Note(s)This section has been translated automatically.
From the perspective of drug research, nuclear receptors are of particular interest because natural ligands have the typical size of various drugs. Thus, in 2003, 34 of the 200 most frequently prescribed drugs belonged to the group that unfolds its functions via a nuclear receptor.
Nomenclature: For simplification purposes, a nomenclature for the individual subfamilies and groups of receptors was drawn up (Committee for Nomenclature of Nuclear Receptors), which is based on the phylogenetic family tree of all known receptors, in particular on the evolutionary development of the DNA binding domain (DBD, C-domain) and the ligand binding domain (LBD, E-domain). This results in a systematic name for each receptor, e.g. NR2B1 for RXRalpha. For NR2B1, NR stands for "nuclear receptor", 2 for subfamily 2, B for group B and 1 for gene 1.
LiteratureThis section has been translated automatically.
- Aranda A et al (2001) Nuclear hormone receptors and gene expression Physiol. Reviews 81:1269-1304
- Crowder MK et al (2017) Phospholipid regulation of the nuclear receptor superfamily. Adv Biol Regul 63:6-14.
- DeLuca HF (2004) Overview of general physiologic features and functions of vitamin D. Am J Clin Nutr 80(6 Suppl): 1689-16896.
- Gronemeyer H et al (2003) Principles for Modulation of the Nuclear Receptor Superfamily, Nat Rev Drug Discov 3: 950-964
- Laudet V (1997) Evolution of the nuclear receptor superfamily: early diversification from an ancestral orphan receptor J Mol Endocrinol19:207-26
- Lazar MA (2017) Maturing of the nuclear receptor family. J Clin Invest 127:1123-1125.

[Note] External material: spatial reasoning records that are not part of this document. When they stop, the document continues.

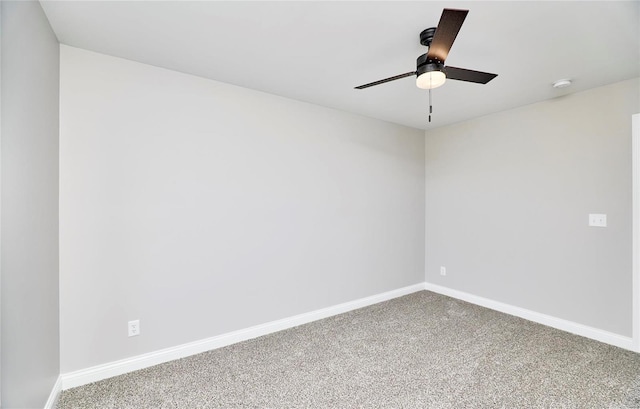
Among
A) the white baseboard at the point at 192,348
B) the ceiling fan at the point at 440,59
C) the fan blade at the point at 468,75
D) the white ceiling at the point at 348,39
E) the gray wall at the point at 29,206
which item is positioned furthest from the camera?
the white baseboard at the point at 192,348

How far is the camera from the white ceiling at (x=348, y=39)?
1710 millimetres

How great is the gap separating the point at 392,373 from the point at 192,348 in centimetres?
163

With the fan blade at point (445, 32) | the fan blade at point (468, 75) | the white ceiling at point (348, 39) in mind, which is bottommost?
the fan blade at point (468, 75)

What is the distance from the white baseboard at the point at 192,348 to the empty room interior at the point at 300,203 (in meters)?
0.02

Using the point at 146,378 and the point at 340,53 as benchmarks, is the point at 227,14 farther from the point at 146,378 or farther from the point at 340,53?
the point at 146,378

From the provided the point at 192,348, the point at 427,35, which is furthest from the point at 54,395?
the point at 427,35

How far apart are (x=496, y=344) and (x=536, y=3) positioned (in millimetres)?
2599

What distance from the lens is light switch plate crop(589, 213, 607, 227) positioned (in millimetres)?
2800

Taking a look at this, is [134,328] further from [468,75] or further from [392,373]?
[468,75]

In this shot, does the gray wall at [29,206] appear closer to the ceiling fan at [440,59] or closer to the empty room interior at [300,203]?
the empty room interior at [300,203]

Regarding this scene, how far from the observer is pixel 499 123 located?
355 centimetres

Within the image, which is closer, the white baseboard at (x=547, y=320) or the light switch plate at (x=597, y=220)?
the white baseboard at (x=547, y=320)

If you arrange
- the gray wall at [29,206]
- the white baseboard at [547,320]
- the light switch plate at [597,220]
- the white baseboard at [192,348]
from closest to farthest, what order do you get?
the gray wall at [29,206] → the white baseboard at [192,348] → the white baseboard at [547,320] → the light switch plate at [597,220]

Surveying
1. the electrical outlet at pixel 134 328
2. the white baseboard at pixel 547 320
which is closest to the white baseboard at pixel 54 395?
the electrical outlet at pixel 134 328
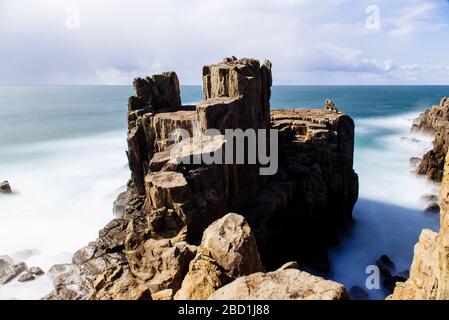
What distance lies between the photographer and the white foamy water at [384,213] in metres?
22.8

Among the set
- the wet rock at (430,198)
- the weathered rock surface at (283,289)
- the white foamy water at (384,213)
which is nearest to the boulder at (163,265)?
the weathered rock surface at (283,289)

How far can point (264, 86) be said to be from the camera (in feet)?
73.5

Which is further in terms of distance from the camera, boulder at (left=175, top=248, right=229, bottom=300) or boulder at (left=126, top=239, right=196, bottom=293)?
boulder at (left=126, top=239, right=196, bottom=293)

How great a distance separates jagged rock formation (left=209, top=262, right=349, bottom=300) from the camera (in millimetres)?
5767

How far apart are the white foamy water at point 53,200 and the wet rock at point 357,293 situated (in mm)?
16269

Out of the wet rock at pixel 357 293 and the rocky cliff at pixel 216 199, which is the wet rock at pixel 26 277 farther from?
the wet rock at pixel 357 293

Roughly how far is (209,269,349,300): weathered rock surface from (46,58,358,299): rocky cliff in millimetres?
42

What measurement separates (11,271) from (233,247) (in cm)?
1725

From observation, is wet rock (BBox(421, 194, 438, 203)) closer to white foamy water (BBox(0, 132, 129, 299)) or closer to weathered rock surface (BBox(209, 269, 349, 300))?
white foamy water (BBox(0, 132, 129, 299))

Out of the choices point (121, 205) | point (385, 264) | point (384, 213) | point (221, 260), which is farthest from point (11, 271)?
point (384, 213)

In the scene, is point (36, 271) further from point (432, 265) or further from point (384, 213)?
point (384, 213)

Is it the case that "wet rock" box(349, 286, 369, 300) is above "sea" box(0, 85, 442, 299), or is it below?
below

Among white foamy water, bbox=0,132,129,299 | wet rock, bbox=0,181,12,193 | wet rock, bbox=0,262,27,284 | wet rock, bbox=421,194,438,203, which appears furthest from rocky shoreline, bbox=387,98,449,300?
wet rock, bbox=0,181,12,193
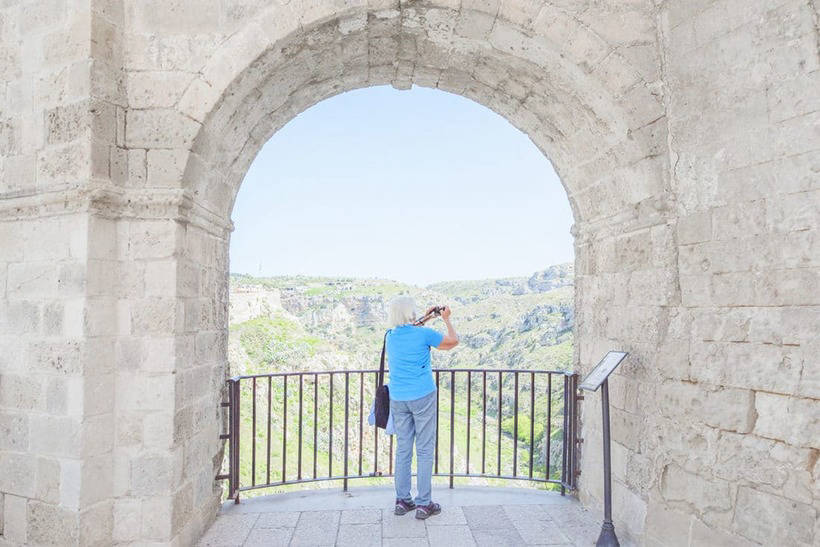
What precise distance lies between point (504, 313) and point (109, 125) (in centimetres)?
3317

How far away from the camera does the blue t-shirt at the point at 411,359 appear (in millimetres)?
3312

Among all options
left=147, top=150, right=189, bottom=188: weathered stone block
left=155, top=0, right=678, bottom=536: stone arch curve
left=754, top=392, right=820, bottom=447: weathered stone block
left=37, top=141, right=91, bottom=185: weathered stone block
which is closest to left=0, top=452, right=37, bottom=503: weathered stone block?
left=155, top=0, right=678, bottom=536: stone arch curve

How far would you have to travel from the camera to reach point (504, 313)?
114 feet

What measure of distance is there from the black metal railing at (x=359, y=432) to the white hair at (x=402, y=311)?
0.78m

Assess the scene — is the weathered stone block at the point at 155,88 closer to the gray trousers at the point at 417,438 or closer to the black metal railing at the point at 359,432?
the black metal railing at the point at 359,432

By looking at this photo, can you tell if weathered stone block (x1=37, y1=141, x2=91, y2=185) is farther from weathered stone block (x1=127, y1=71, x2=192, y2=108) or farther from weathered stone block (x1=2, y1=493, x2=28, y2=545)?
weathered stone block (x1=2, y1=493, x2=28, y2=545)

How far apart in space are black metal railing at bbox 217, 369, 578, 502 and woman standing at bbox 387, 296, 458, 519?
1.55 ft

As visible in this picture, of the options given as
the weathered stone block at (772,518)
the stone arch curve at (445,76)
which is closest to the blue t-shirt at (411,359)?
the stone arch curve at (445,76)

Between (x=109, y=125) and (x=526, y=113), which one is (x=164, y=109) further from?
(x=526, y=113)

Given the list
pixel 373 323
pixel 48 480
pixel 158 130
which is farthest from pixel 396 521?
pixel 373 323

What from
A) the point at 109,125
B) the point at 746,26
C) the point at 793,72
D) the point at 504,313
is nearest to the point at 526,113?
the point at 746,26

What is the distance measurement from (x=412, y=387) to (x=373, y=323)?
4126 centimetres

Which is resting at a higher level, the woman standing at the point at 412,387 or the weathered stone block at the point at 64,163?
the weathered stone block at the point at 64,163

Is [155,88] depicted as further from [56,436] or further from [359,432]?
[359,432]
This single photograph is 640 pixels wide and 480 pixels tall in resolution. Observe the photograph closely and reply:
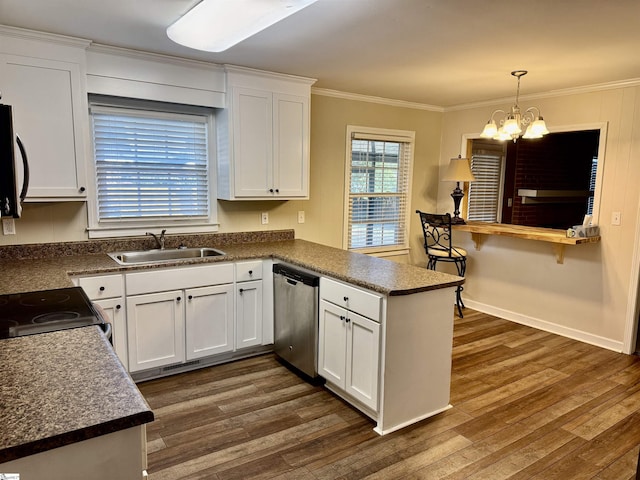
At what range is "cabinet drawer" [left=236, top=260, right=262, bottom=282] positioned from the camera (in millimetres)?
3316

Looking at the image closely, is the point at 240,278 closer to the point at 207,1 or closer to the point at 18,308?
the point at 18,308

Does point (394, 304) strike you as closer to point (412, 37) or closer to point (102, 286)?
point (412, 37)

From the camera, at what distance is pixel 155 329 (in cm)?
303

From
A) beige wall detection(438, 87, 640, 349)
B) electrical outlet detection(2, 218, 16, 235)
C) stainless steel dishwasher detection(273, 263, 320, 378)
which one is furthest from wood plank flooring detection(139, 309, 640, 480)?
electrical outlet detection(2, 218, 16, 235)

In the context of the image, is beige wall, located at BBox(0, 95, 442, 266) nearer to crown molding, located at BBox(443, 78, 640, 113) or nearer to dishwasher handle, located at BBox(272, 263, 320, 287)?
crown molding, located at BBox(443, 78, 640, 113)

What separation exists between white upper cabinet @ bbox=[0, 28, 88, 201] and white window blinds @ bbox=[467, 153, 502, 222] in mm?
4313

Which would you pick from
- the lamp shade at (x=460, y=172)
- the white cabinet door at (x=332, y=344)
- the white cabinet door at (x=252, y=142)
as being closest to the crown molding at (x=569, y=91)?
the lamp shade at (x=460, y=172)

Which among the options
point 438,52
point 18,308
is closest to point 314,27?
point 438,52

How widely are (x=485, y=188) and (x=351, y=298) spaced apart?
3741mm

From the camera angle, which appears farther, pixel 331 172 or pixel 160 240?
pixel 331 172

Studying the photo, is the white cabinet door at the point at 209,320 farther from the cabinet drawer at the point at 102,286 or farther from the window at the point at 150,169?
the window at the point at 150,169

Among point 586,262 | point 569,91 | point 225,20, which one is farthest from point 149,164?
point 586,262

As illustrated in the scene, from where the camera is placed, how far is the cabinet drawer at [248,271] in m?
3.32

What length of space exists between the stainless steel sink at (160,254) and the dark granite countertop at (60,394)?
1783 mm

- Moore JT et al (2006) The Nuclear Receptor Superfamily and Drug Discovery, Chem Med Chem 1: 504-523
- Nuclear Receptors Nomenclature Committee (1999: A unified nomenclature system for the nuclear receptor superfamily. Cell 97: 161-163.
- SaferJD et al (1998) Defective release of corepressor by hinge mutants of the thyroid hormone receptor found in patients with resistance to thyroid hormone. J Biol Chem 273: 30175-3082.
- Sun G et al (2017) Nuclear Receptor TLX in Development and Diseases. Curr Top Dev Biol 125:257-273.